Like the city’s Planning Commission, which endorsed the hotel plan last week, members of the heritage group praised Keller for taking on the challenge of reviving a building the quake had damaged seriously enough that the Postal Service had considered demolishing it to save the estimated $8 million in repair costs.
“I’m absolutely ecstatic about this project; I’m in awe of Jim Keller for taking this on,” said commissioner Beverly Shotwell.
The commission’s approval sends the project on to a final vote by the City Council, after which the city would review a detailed building design and Keller would seek partners to build and brand the hotel.
Early plans filed with the city call for reusing about 20 percent of the Franklin Station building’s original structure, including the granite front staircase, six large windows facing Second Street and the former post office lobby. Including side walls facing east and west, roughly the front 15 feet of the post office would make the transition to hotel use, according to Mark Hulbert, a preservation architect working with Keller.
Keeping a substantial part of the old post office – and with it the soul and meaning of its design – in place was a top priority for commissioner Bill Tuikka.
“What I don’t want to see here is just a façade as some communities in Southern California have done with their buildings, where only a façade is left,” he said. “I know this building is dear to the heart of the people of Napa, and they would like it to still look like the (historic) building.”
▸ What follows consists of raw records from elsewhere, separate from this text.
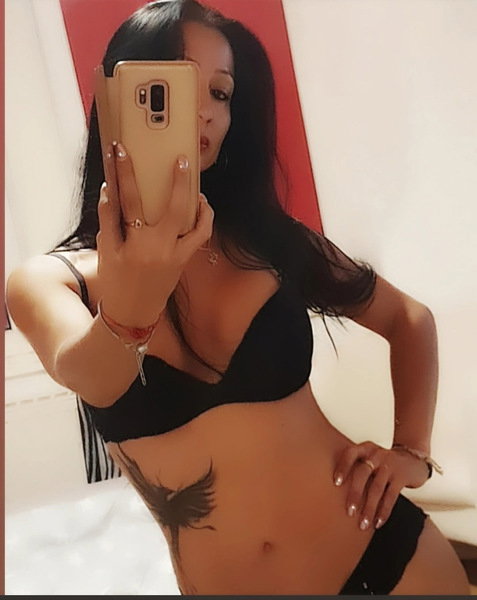 TS Tania Vila - photo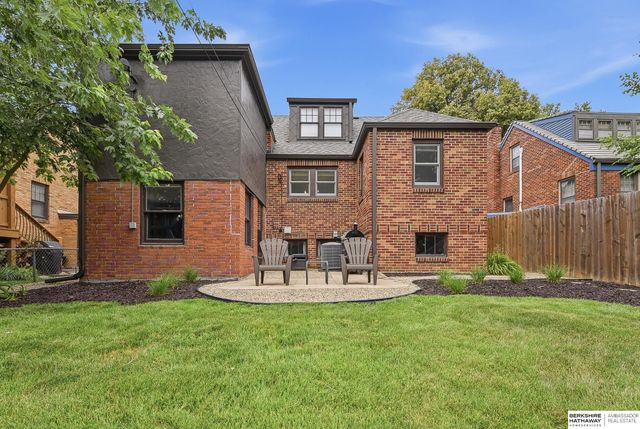 5123 Lake Street, Omaha, NE 68104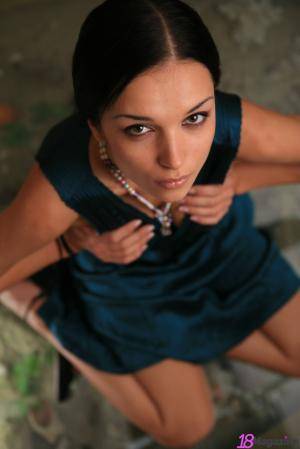 Original 854 px/ 1280 px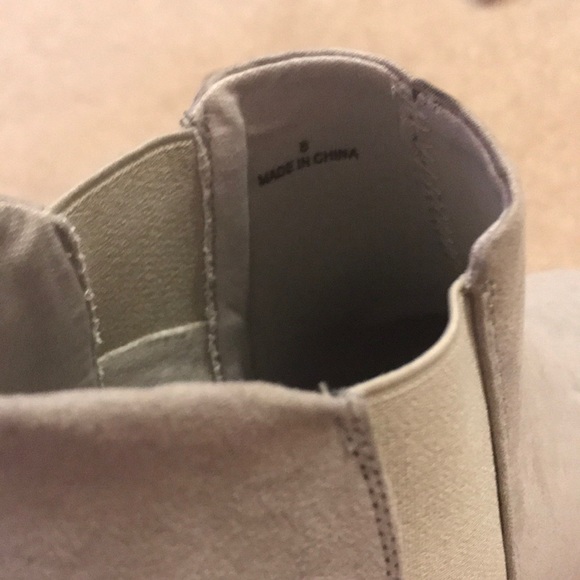 Grey boots with heel - Picture 4 of 5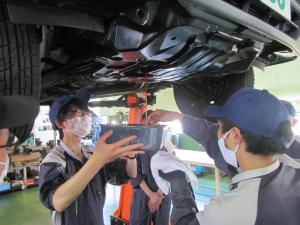 自動車整備科リフト実習3
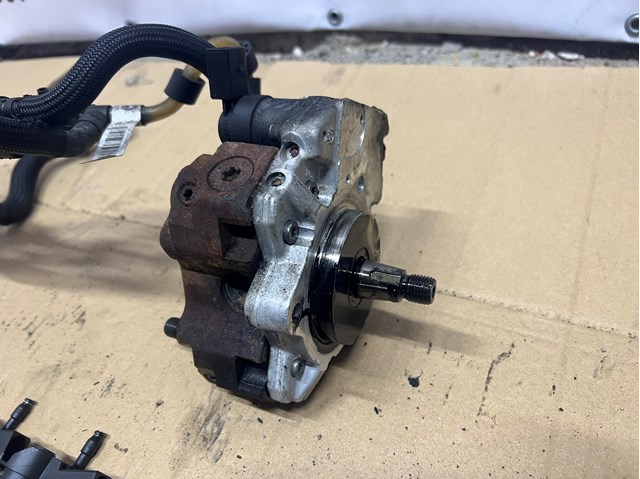 Насос паливний високого тиску BMW 0445010126 ціна, від 64.31 USD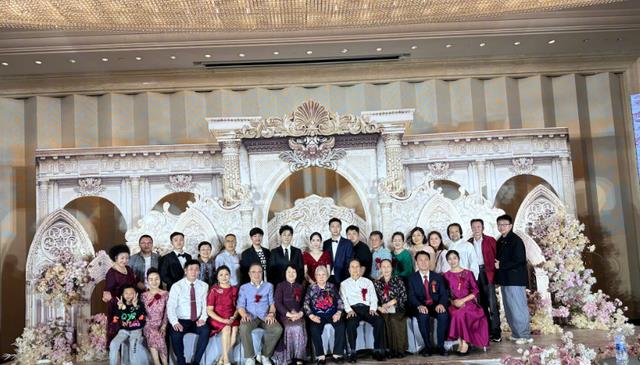 黄晓明|黄晓明：变身中国好表哥，一边给表弟当证婚人一边给表妹比赛加油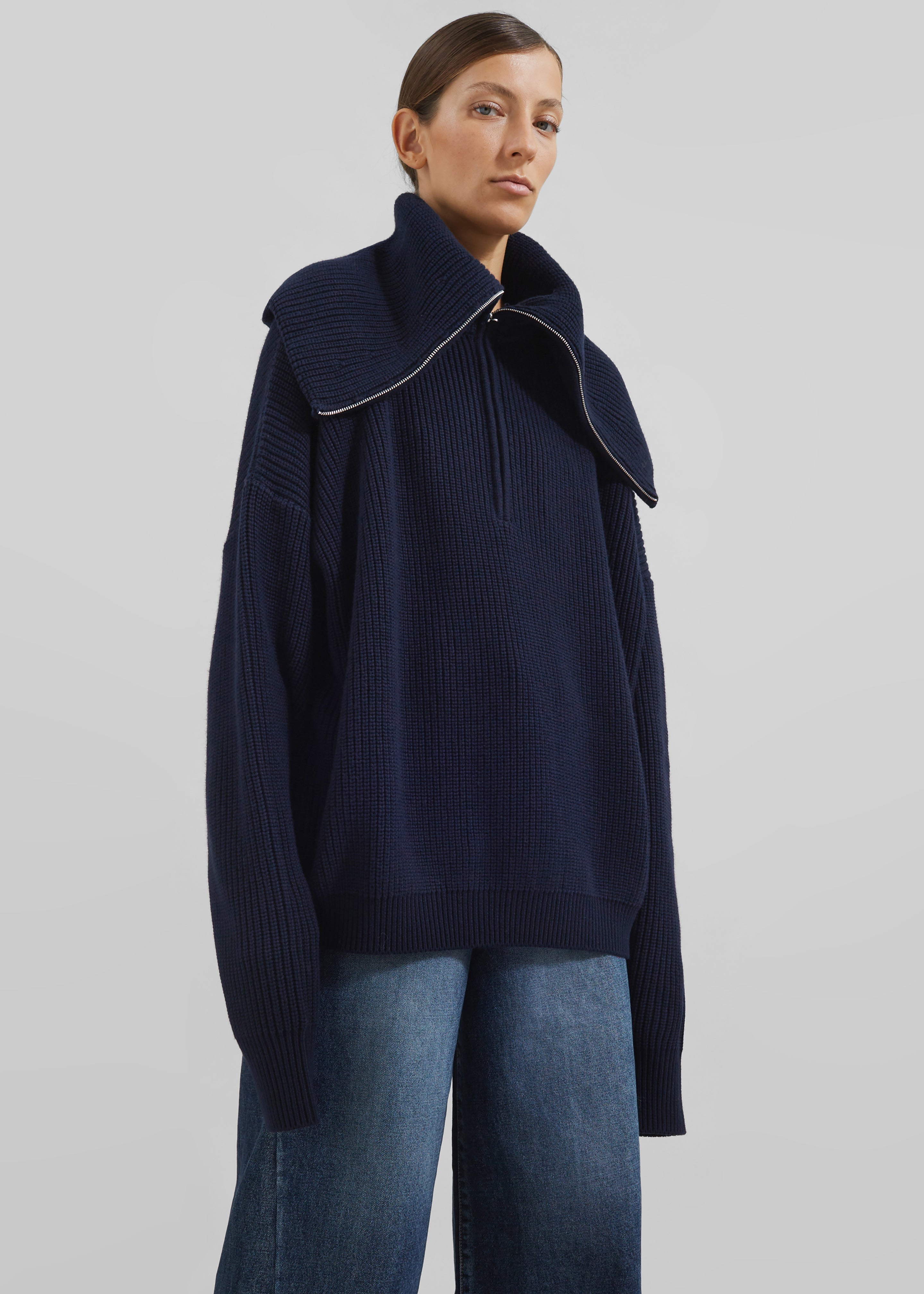 Hazel Oversized Wool Jumper - Dark Navy - 2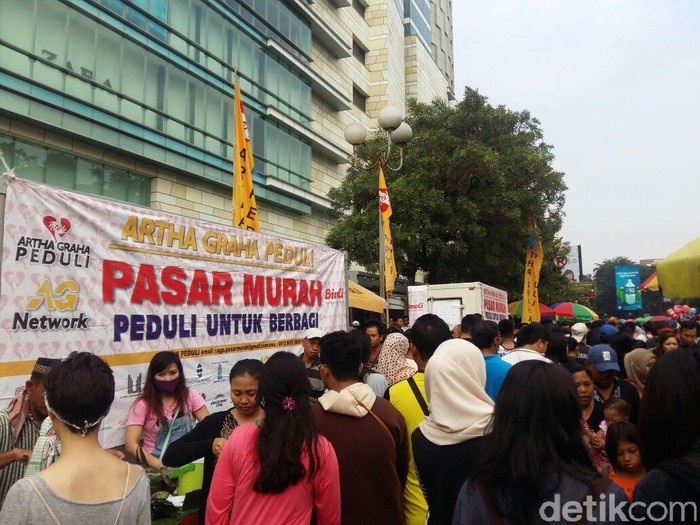 Dalam 3 Jam, Satu Truk Sembako di CFD Thamrin Ludes Diserbu Pembeli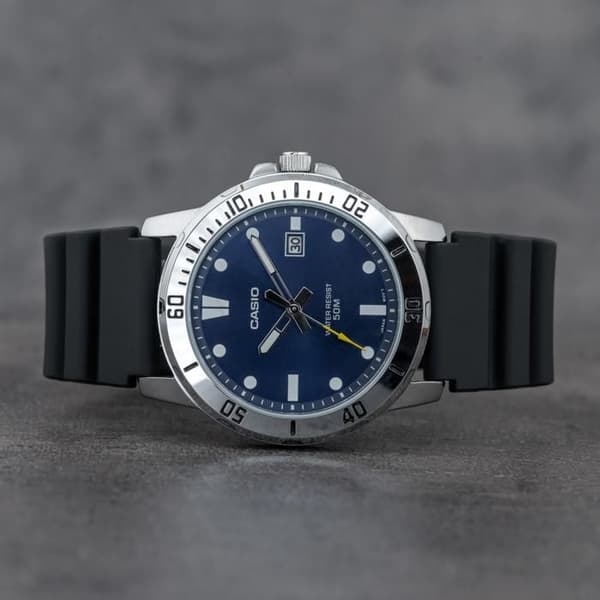 Casio MTP-VD01-2EVUDF Klocka för män Kollektion 45 mm 5 ATM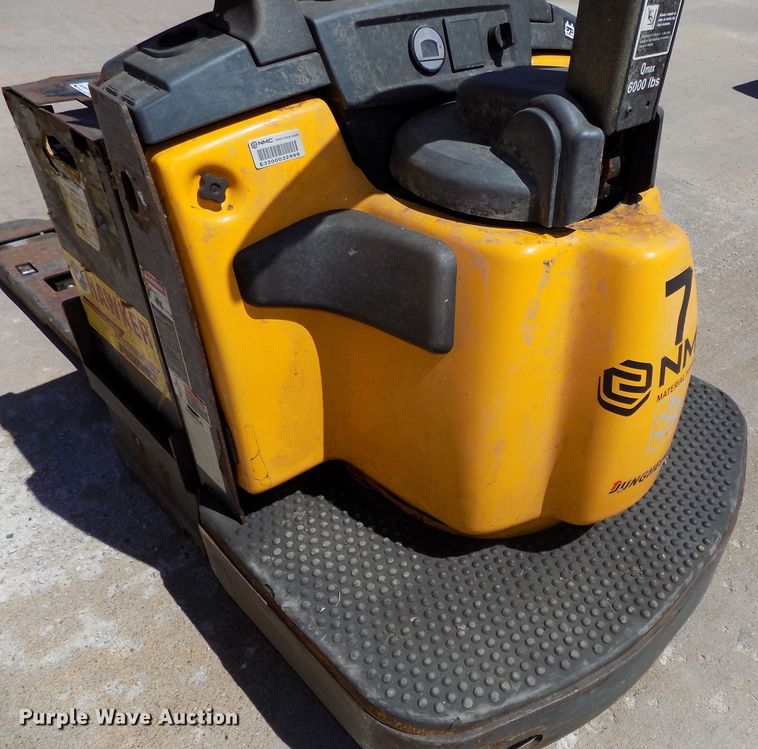 image for item DO9331 Jungheinrich ECR327 pallet jack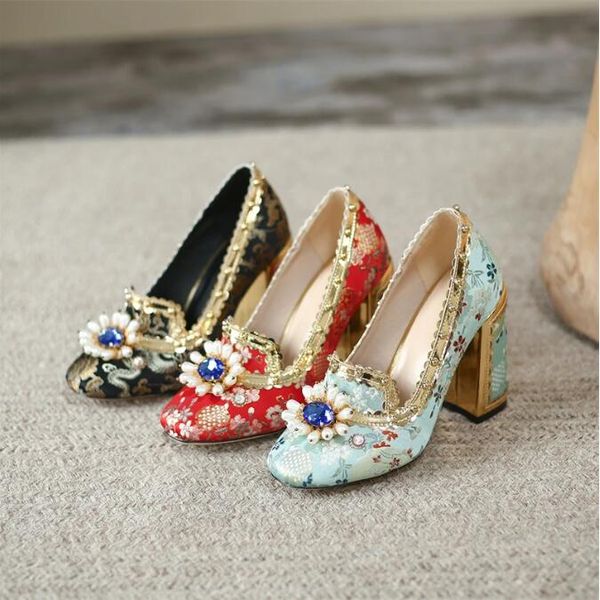 2023 new women wedding bridal shoes flowers crystal slip on ladies shoes black blue red wedding shoes embroider zapatos mujer
2023 new women wedding bridal shoes flowers crystal slip on ladies shoes black blue red wedding shoes embroider zapatos mujer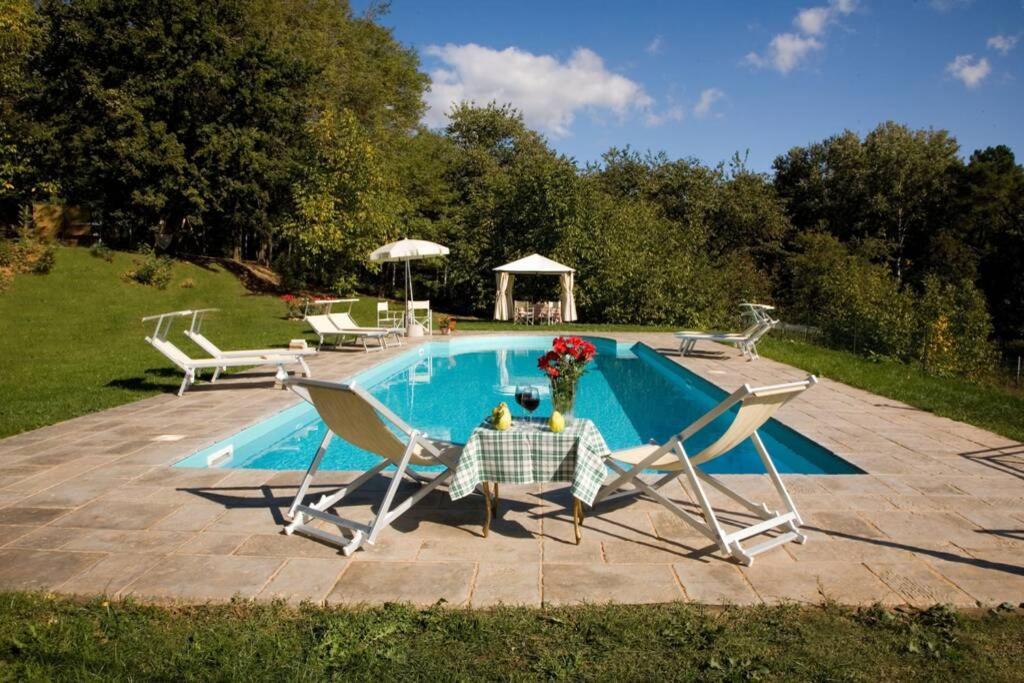 Villa Liz Tuscany, Private Pool, Hot Tub, Property Fenced, Pets Allowed بوبّي المظهر الخارجي الصورة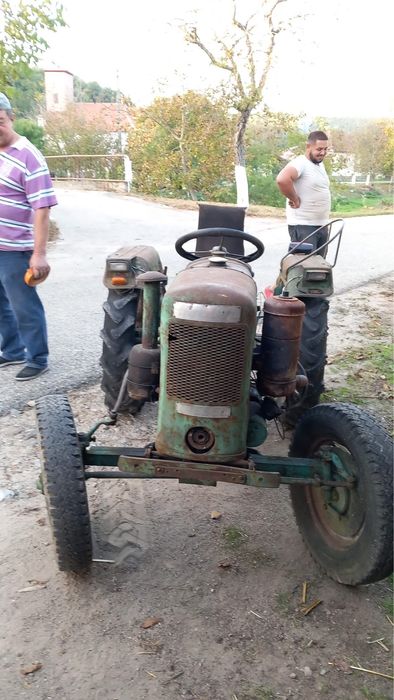 Tractor  old-timer Holder
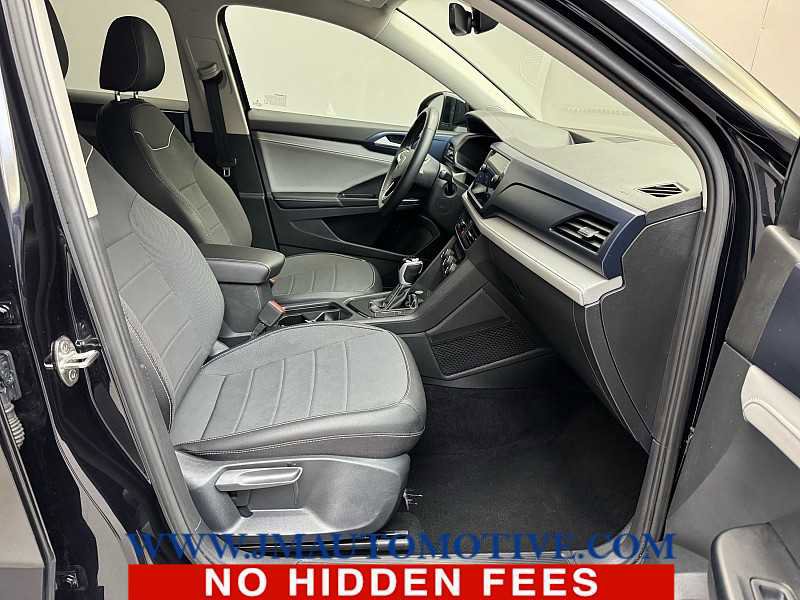 Used 2024 Volkswagen Taos SE FWD image 19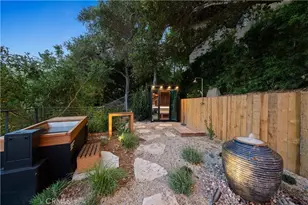 3636 Camino de la Cumbre, Sherman Oaks, CA 91423 - Photo 54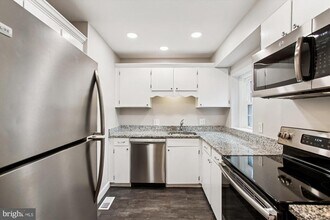 4726 29th St S in Arlington, VA - Building Photo - Building Photo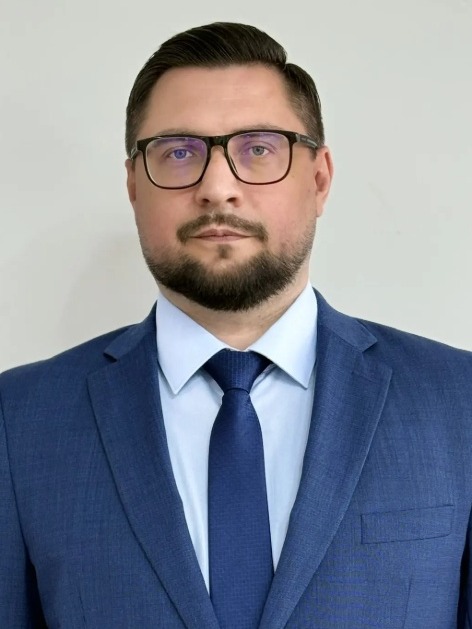 Лавров Денис Сергеевич.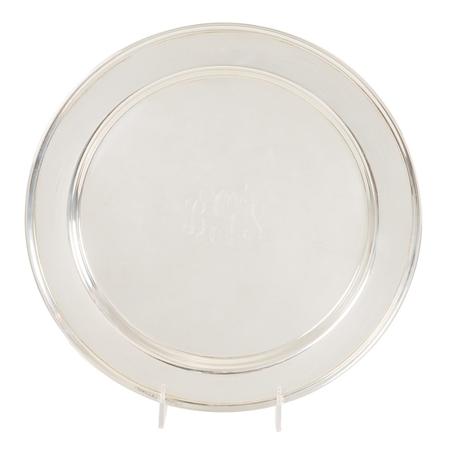 Lunt Sterling Silver Tray
	Estimate:&nbsp;$250&nbsp;&nbsp;-&nbsp;$350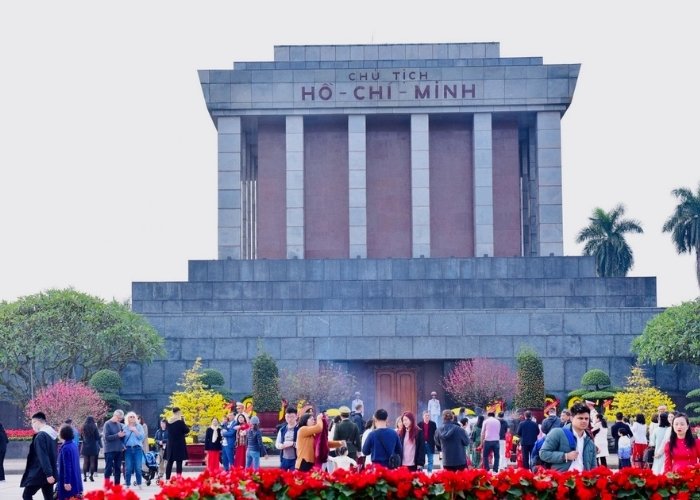 Ảnh người viếng thăm lăng Bác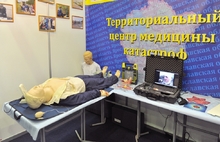В Ярославле на «Фестивале науки» мужчины на специальном тренажере могли почувствовать себя беременной женщиной. Фоторепортаж
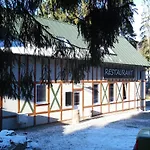 Bed and breakfast 3 Domky 3*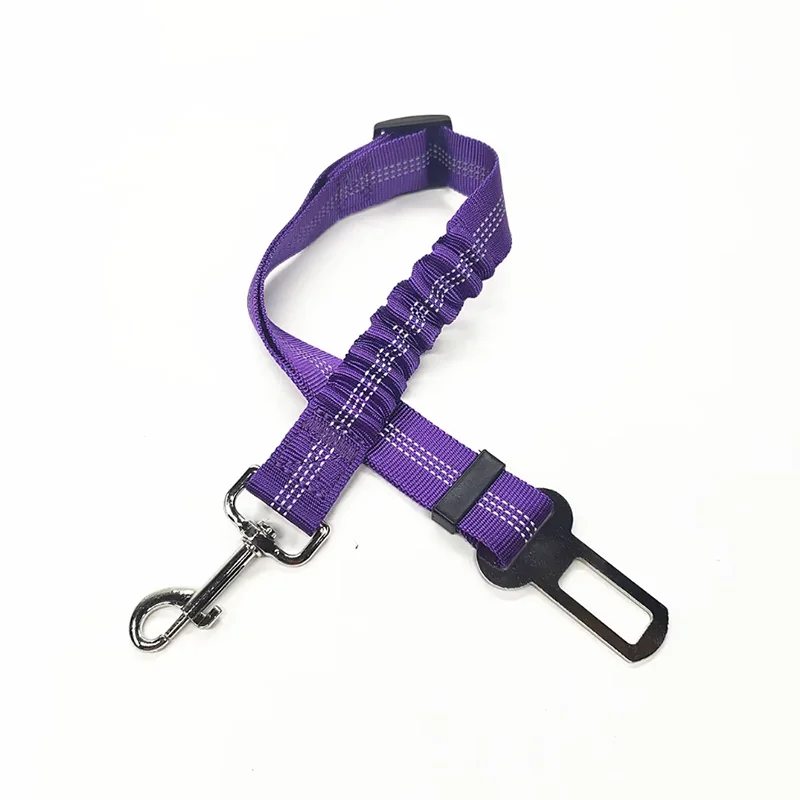 Arnés duradero para coche de perro morado con cinta de amortiguación y clip de metal.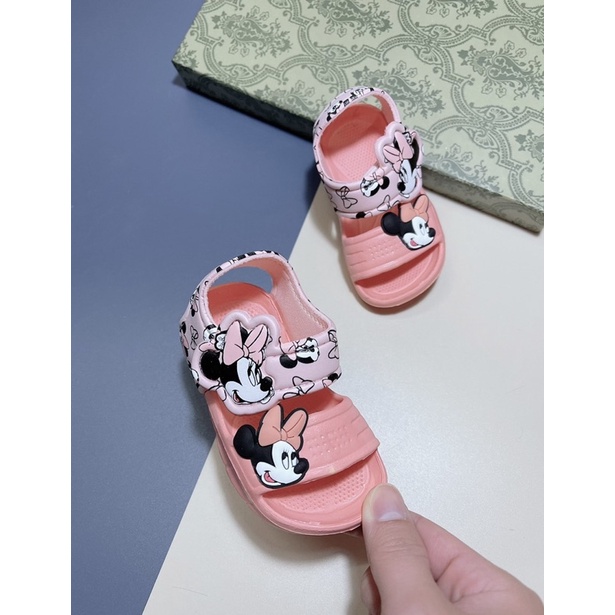 Xăng đan xốp trẻ em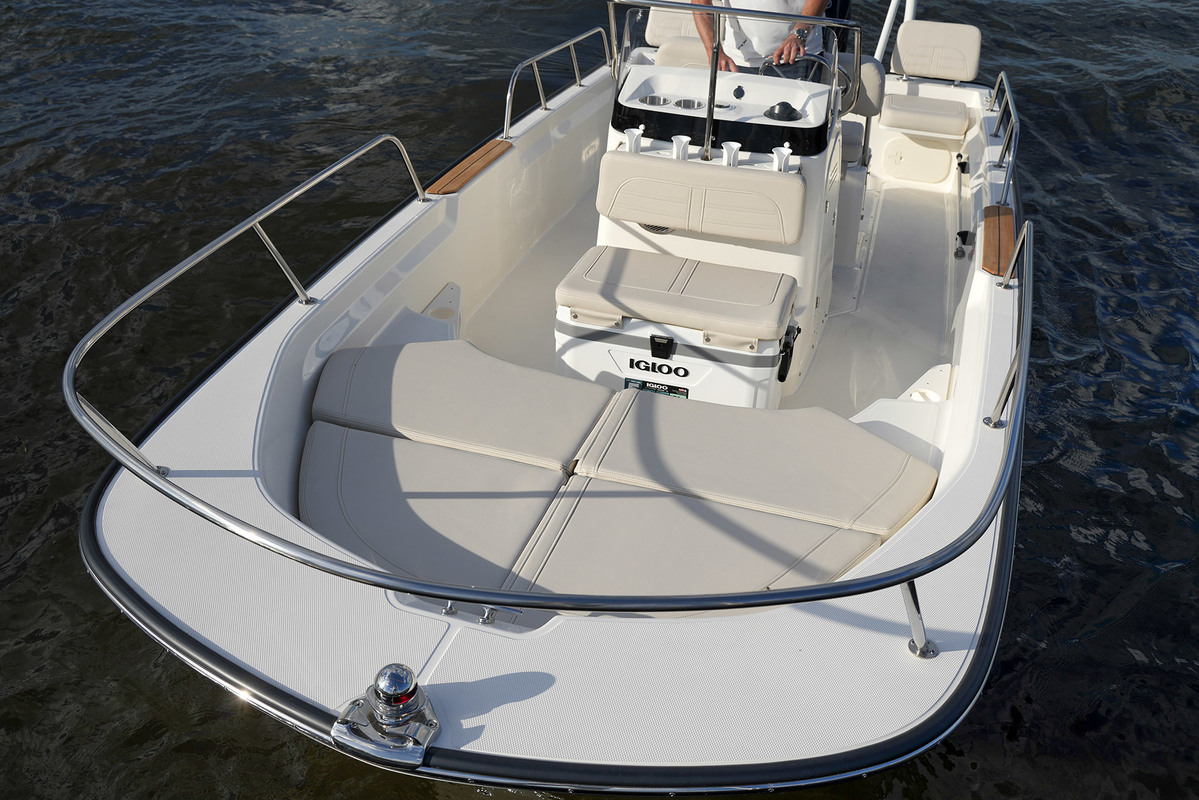 Boston Whaler 170 Montauk — foto 12 van 44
Because the original building would hold no more than 80 rooms, the conversion would include new construction up to the site’s 60-foot city height limit to increase guest space. Keller also could seek an exception that would allow the addition of a rooftop lounge and bar, a feature of the Archer hotel that opened on nearby First Street a year ago.
The hotel also will incorporate the footprint of Zeller’s Ace Hardware, on Randolph Street behind the Franklin Station building. Dick Clark, owner of the hardware store, reached a deal in February 2017 to sell the property and work with Keller on finding a new location for the business after a post-quake decline in foot traffic around Zeller’s.
Using both properties, the hotel would occupy about 175,000 square feet, according to Keller’s proposal.
A third purchase by Keller, of a city-owned parking lot just east of Franklin Station, will provide the vehicle space the hotel will require. Replacing the 55-space surface lot would be a mechanized garage with room for about 228 vehicles, where 65 spaces would be set aside for public use. The parking structure also would include 7,000 square feet of ground-level space for retail stores.